Apparently I am not the only one feeling that way. Dmitry Shishkin (@dmitryshishkin), Digital Development Editor at BBC World Service Group, seems to agree and says it is important to recognize that everyone is a digital journalist now and that data must form the basis for all decisions, with innovation as the underlying principle.
Dmitry recently gave a talk in South Africa and I like a lot of what he had to say about newsrooms that are doing it right. In a summary:
Media companies, publishers, content providers need to change. The leaders of the industry need to simultaneously change faster to be effective in showing the way.
Dmitry mentioned three concepts for running digital news operations successfully:
—”We are all digital journalists now”.
My take: Yes, we were all digital journalists two years ago, too, but many newsroom leaders never did much to advance this idea.
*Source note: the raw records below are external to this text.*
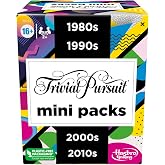 Hasbro Gaming Trivial Pursuit Mini Paketler &Ccedil;oklu Paket, Yetişkinler ve Gen&ccedil;ler İ&ccedil;in Eğlenceli Trivia Soruları 16+, İ&ccedil;erir 4 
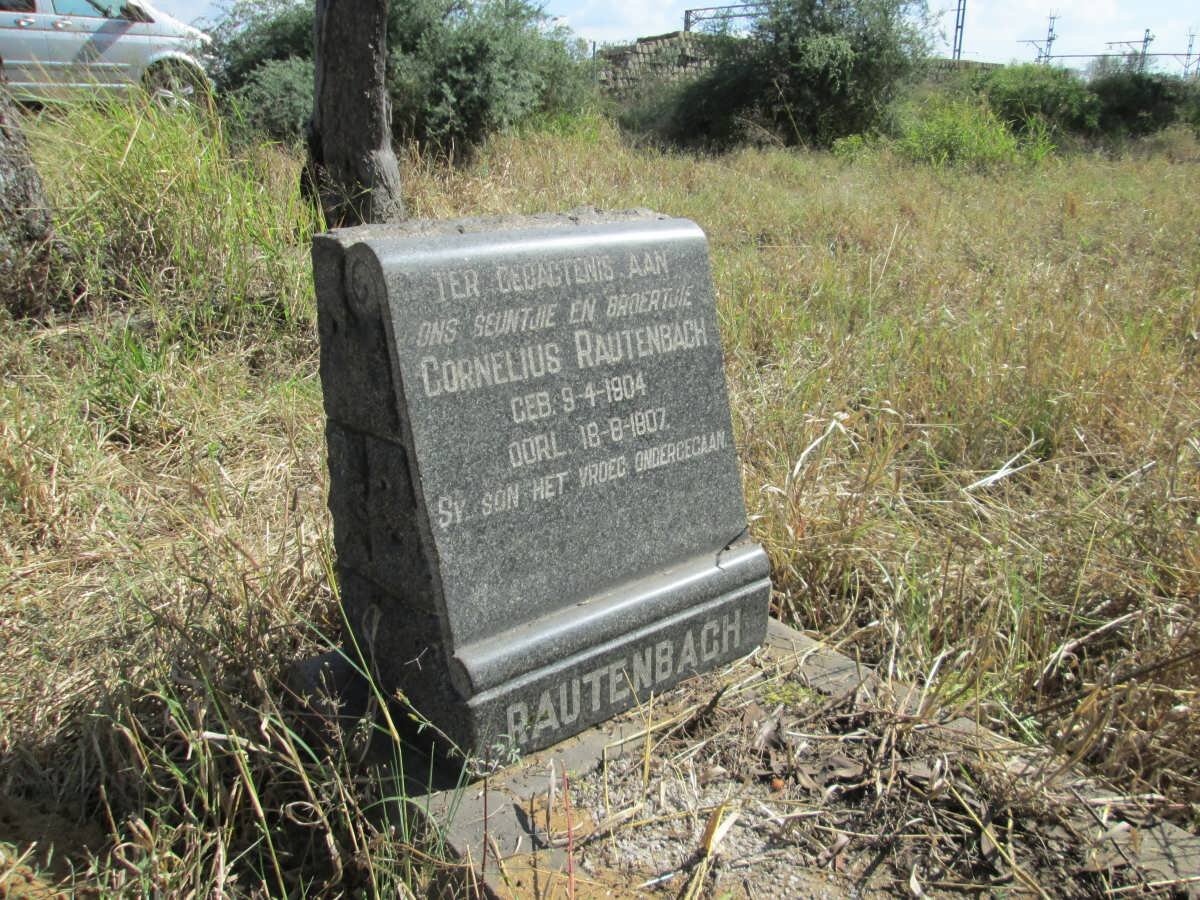 RAUTENBACH Cornelius 1904-1907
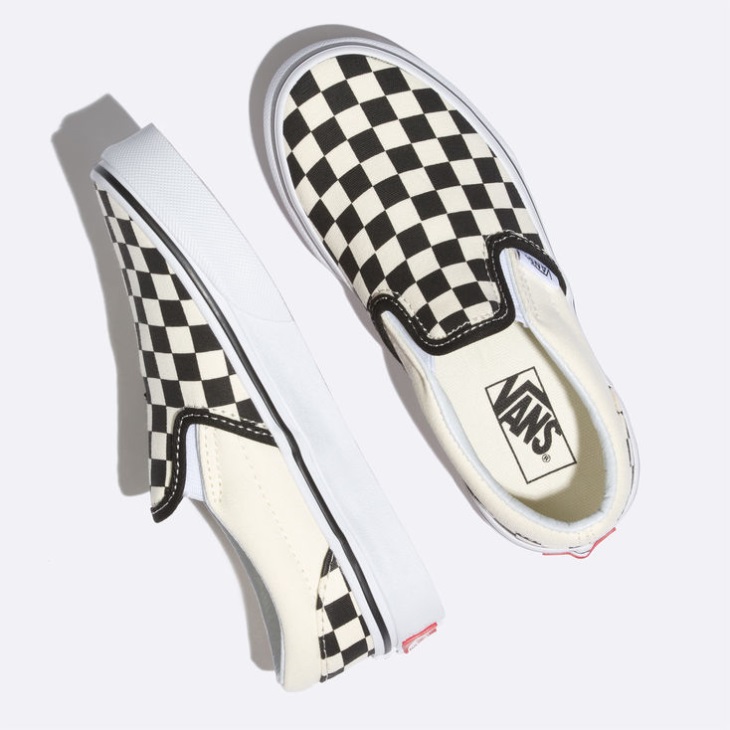 Vans Kids Classic Slip-on Noir-blanc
I would dare say that a 60+ % of the newsrooms of the world operate without a mobile editor or its equivalent, and their reporters still file a story for print first. I am hoping we will improve on this record in 2016.
—”All decisions we make are based on data.”
My take: Remember, also, that readers love data, especially those millennials whose affinity for number-related storytelling ranks high. Take a look at what The Marshall Project does for ideas of how the ultimate utilization of data reads and looks.
—Innovation is the underlying principle
Content matters, but interesting treatment and packaging of content matter too
My take: Perhaps one of the most important departments in any newspaper and/or magazine is that of Product Development. It is those new products in which we can operate freely, without the ghost of legacies (re: print) or the big elephant in the room. Content does matter, but it is the approach to such content and how it could play across platforms—and, especially, what time of the day—-that will make a difference.